C’est-à-dire que, de onze heures à deux heures du matin, Pitou gémit, soupira, se retourna dans son lit sans pouvoir dormir ; mais, à deux heures du matin, vaincu par la fatigue, il ferma les yeux, pour ne les rouvrir qu’à sept heures.

De même qu’à dix heures et demie du soir tout le monde est couché à Haramont, à sept heures du matin tout le monde est levé à Villers-Cotterets.

Pitou, en sortant de l’hôtel du Dauphin, vit donc de nouveau son casque et son sabre attirer l’attention publique.

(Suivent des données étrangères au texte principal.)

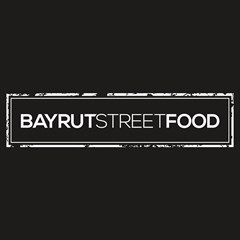 Bayrut Street Food BSF Restaurant - Lebanon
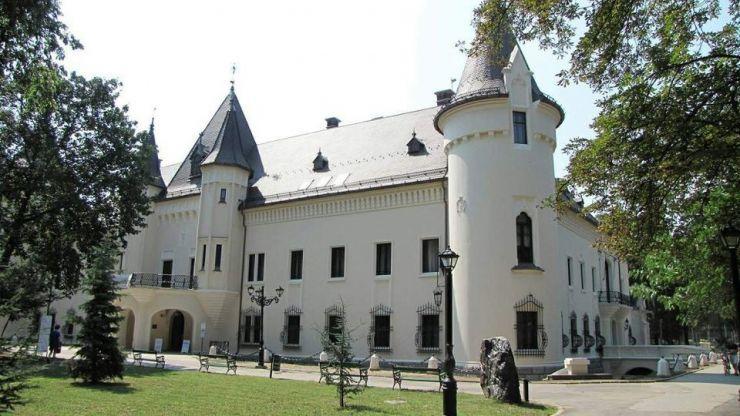 Concert de arii din opere, canțonete și cântece de Crăciun la Castelul din Carei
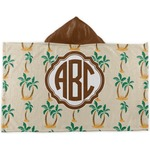 Palm Trees Kids Hooded Towel (Personalized)
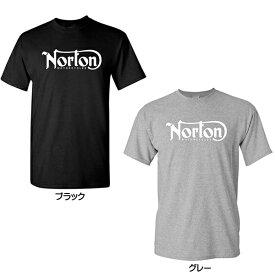 ノートン Norton MOTORCYCLES ロゴ Tシャツ 半袖 ブラック グレー S Mサイズ メンズ ■ アパレル バイク バイカー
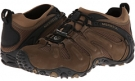 Merrell Chameleon Prime Stretch Waterproof Size 7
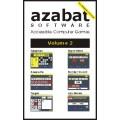 Azabat Games Vol2 (Word Games)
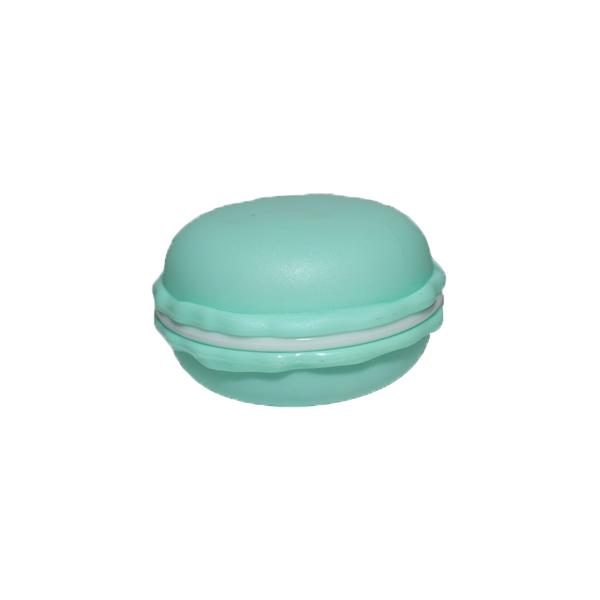 Slime parfumat 140 ml, Vision -Macarons [0]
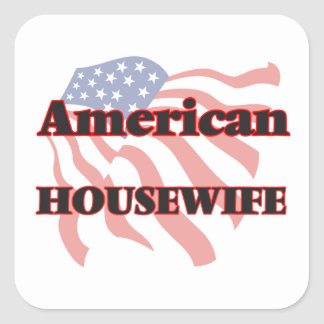 American Housewife Square Sticker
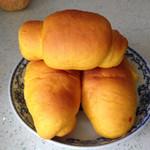 凝望深蓝胡萝卜小面包的做法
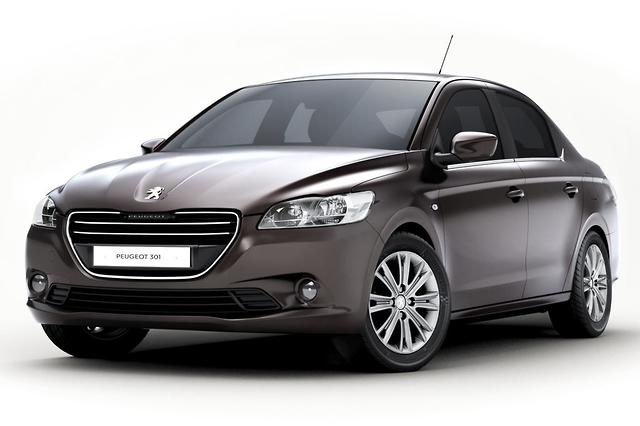 Peugeot reveals all-new model and naming convention - motoring.com.au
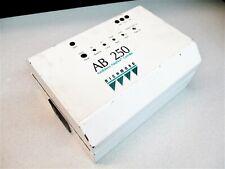 Richmond Ab 250 AutoBalance PulseFlow Controller 4005229 Ab250-1/115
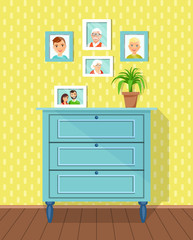 Family photos with in the framework of a chest of drawers in the room. Vector flat style illustration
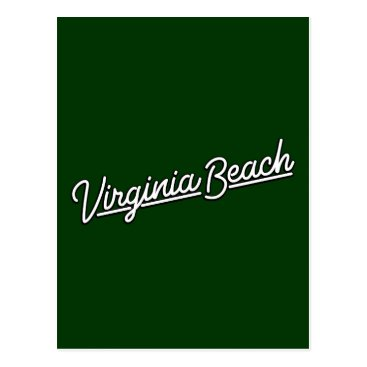 Beach Themed Virginia Beach neon sign in white Postcard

Il se trouva donc, après avoir fait une centaine de pas, le centre d’un rassemblement.

Décidément Pitou avait conquis une énorme popularité dans le pays.

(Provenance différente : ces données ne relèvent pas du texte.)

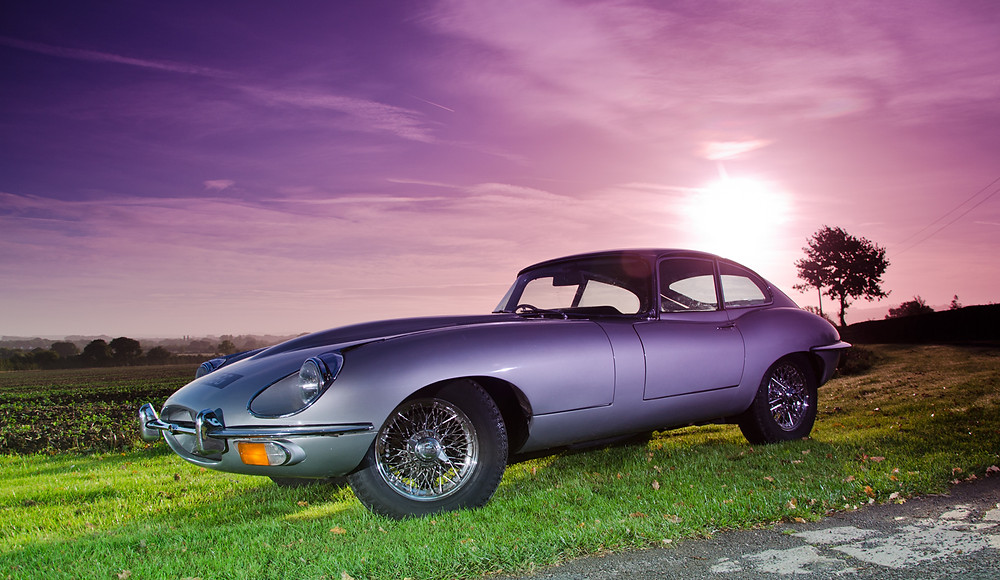 Jaguar E Type Series 2 for hire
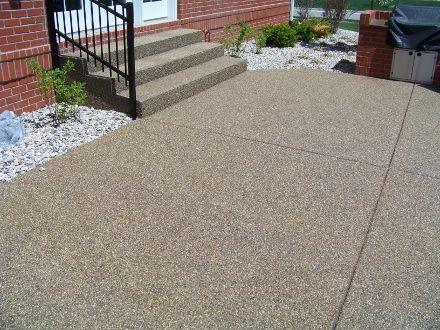 Decorative Concrete Patios: Ideas For Your Outdoor Living Space
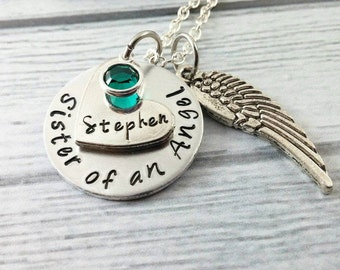 Sister Of An Angel Necklace~ Memorial Jewelry~ Funeral Gift~ Loss of Brother~ Loss of Sister~ Custom Name~ Angel Wing Jewelry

Peu de voyageurs ont une pareille chance. Le soleil qui, dit-on, luit pour tout le monde, ne luit pas toujours avec un éclat favorable pour les gens qui reviennent dans leur patrie avec le désir d’y être prophètes.

Mais aussi, il n’arrive pas à tout le monde d’avoir une tante acariâtre et avare jusqu’à la férocité, comme était la tante Angélique ; il n’arrive pas à tout Gargantua capable d’engloutir un coq au riz de pouvoir offrir un petit écu aux ayants-cause de la victime.

Mais ce qui arrive moins encore à ces revenants, dont l’origine et les traditions remontent à l’Odyssée, c’est de revenir avec un casque sur la tête et un sabre au côté, surtout lorsque le reste de l’accoutrement n’est rien moins que militaire.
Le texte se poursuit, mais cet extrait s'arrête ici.